= The Wachowskis' unrealized projects =

American filmmakers the Wachowskis have worked on a number of projects which never progressed beyond the pre-production stage under their direction. Some of these projects fell into development hell and are presumably or were cancelled.

==1990s==
===Plastic Man===
In 1995, the Wachowskis wrote a script for a film adaptation of the Plastic Man comic book series. The film was planned to be developed by Warner Bros. However, for unknown reasons, the film was never made. The script was leaked online by Yahoo! Movies columnist and reader Greg Dean Schmitz in June 2003, one month after the release of The Matrix Reloaded.

===Vertical Run===
Around 1996, the Wachowskis wrote a script for a film adaptation of Joseph R. Garber's thriller Vertical Run. However, the film went unproduced.

* * * * *

◆ List of tasks ◆
1. Reproduce word for word the part of the text on the Wachowskis' unrealized projects from "American filmmakers the" up to and including "The Matrix Reloaded.".
2. Put this sentence from the text on the Wachowskis' unrealized projects into Spanish: "In 1995, the Wachowskis wrote a script for a film adaptation of the Plastic Man comic book series."
3. Name every title of a film, book, or comic series that the text on the Wachowskis' unrealized projects mentions.
The rows that come after the text on the Wachowskis' unrealized projects are separate material.

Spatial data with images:
* * * * *

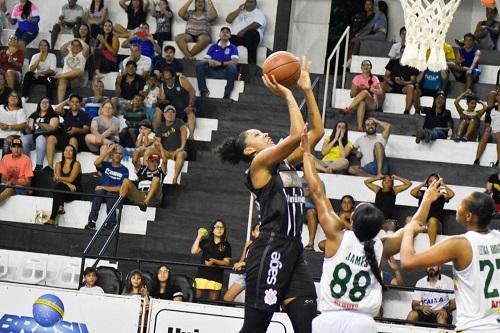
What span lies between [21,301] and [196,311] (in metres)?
1.88

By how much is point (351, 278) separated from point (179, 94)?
10996mm

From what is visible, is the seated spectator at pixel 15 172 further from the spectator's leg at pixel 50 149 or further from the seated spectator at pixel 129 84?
the seated spectator at pixel 129 84

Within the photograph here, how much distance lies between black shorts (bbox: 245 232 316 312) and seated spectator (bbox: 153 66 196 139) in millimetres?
10029

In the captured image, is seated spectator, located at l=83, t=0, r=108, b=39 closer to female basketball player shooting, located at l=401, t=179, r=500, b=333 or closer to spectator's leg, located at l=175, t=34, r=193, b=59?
spectator's leg, located at l=175, t=34, r=193, b=59

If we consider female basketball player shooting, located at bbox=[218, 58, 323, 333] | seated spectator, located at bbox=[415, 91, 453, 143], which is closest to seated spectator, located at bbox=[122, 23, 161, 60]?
seated spectator, located at bbox=[415, 91, 453, 143]

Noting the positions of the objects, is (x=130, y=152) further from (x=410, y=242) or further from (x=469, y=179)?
(x=410, y=242)

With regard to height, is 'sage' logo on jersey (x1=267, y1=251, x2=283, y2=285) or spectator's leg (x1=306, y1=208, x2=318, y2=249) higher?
spectator's leg (x1=306, y1=208, x2=318, y2=249)

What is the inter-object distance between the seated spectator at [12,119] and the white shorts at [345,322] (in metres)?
11.2

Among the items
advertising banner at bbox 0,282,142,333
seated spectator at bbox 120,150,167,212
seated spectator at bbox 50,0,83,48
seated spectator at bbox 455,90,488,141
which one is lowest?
advertising banner at bbox 0,282,142,333

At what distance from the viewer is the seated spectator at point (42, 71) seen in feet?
62.0

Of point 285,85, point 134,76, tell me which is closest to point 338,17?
point 134,76

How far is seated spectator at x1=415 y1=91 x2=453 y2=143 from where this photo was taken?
16953 millimetres

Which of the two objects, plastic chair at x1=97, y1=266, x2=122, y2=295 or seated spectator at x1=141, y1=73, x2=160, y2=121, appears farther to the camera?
seated spectator at x1=141, y1=73, x2=160, y2=121

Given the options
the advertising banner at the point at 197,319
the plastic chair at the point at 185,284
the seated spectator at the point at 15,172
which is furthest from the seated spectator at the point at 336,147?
the advertising banner at the point at 197,319
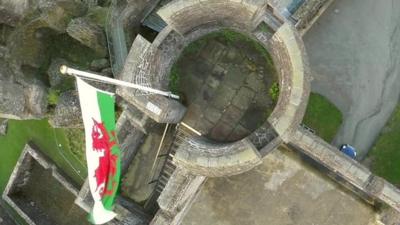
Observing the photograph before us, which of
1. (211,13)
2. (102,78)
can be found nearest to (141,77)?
(102,78)

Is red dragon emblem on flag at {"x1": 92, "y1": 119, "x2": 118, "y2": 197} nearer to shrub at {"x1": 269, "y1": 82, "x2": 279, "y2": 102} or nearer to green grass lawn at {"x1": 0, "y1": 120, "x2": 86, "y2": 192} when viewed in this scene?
shrub at {"x1": 269, "y1": 82, "x2": 279, "y2": 102}

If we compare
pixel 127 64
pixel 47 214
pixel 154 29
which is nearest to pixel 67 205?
pixel 47 214

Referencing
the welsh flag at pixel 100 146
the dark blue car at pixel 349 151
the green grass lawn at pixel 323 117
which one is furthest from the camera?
the green grass lawn at pixel 323 117

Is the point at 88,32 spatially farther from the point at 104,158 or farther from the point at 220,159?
the point at 220,159

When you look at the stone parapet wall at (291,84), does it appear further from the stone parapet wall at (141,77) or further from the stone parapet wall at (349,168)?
the stone parapet wall at (141,77)

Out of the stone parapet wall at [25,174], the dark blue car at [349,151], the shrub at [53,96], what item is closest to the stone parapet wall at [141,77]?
the shrub at [53,96]
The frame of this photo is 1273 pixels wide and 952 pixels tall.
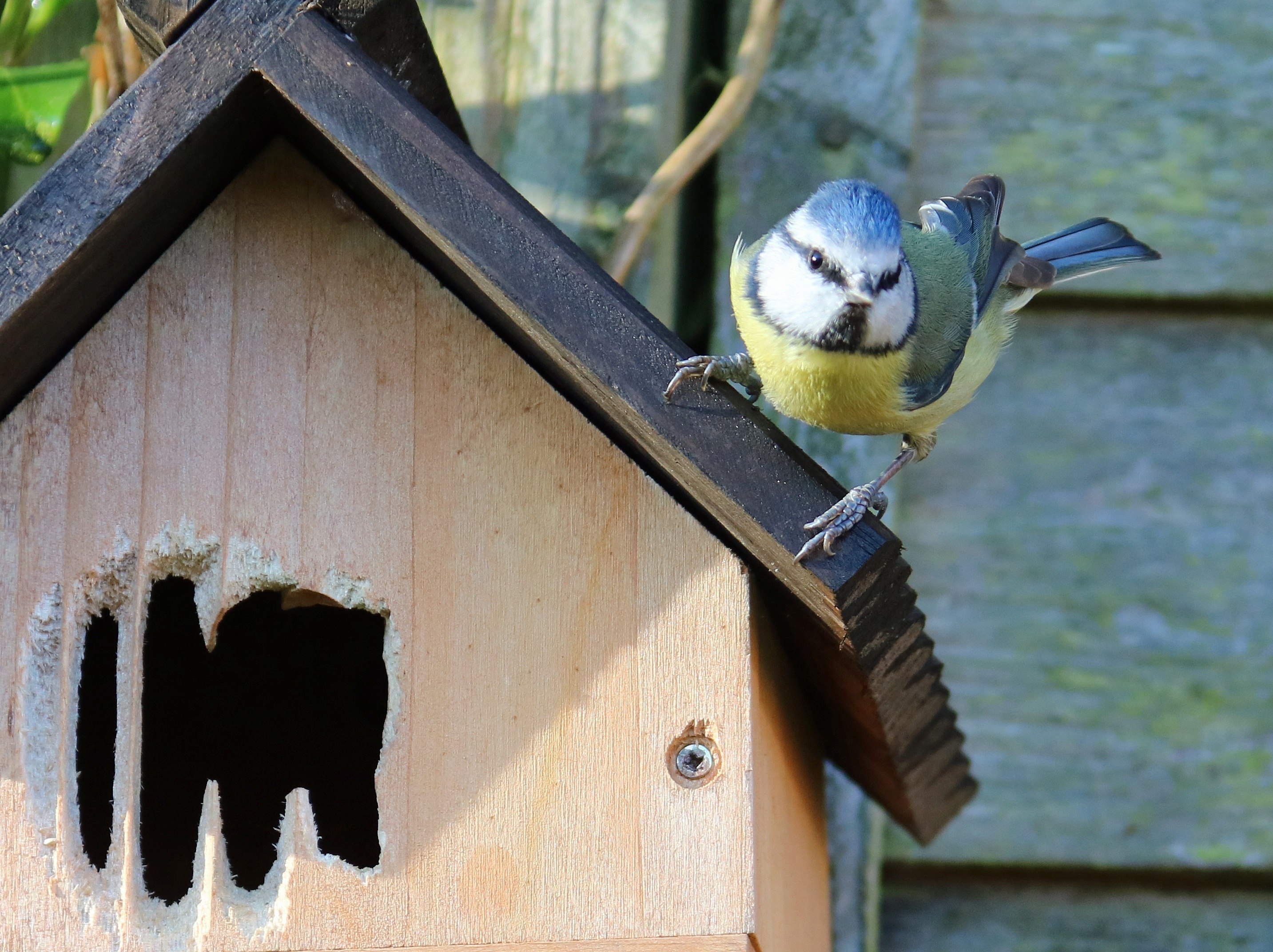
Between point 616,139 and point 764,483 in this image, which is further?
point 616,139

* * * * *

◆ Full answers ◆
1.
American filmmakers the Wachowskis have worked on a number of projects which never progressed beyond the pre-production stage under their direction. Some of these projects fell into development hell and are presumably or were cancelled.

==1990s==
===Plastic Man===
In 1995, the Wachowskis wrote a script for a film adaptation of the Plastic Man comic book series. The film was planned to be developed by Warner Bros. However, for unknown reasons, the film was never made. The script was leaked online by Yahoo! Movies columnist and reader Greg Dean Schmitz in June 2003, one month after the release of The Matrix Reloaded.

2. En 1995, las Wachowski escribieron un guion para una adaptación cinematográfica de la serie de cómics Plastic Man.

3.
Plastic Man
Vertical Run
The Matrix Reloaded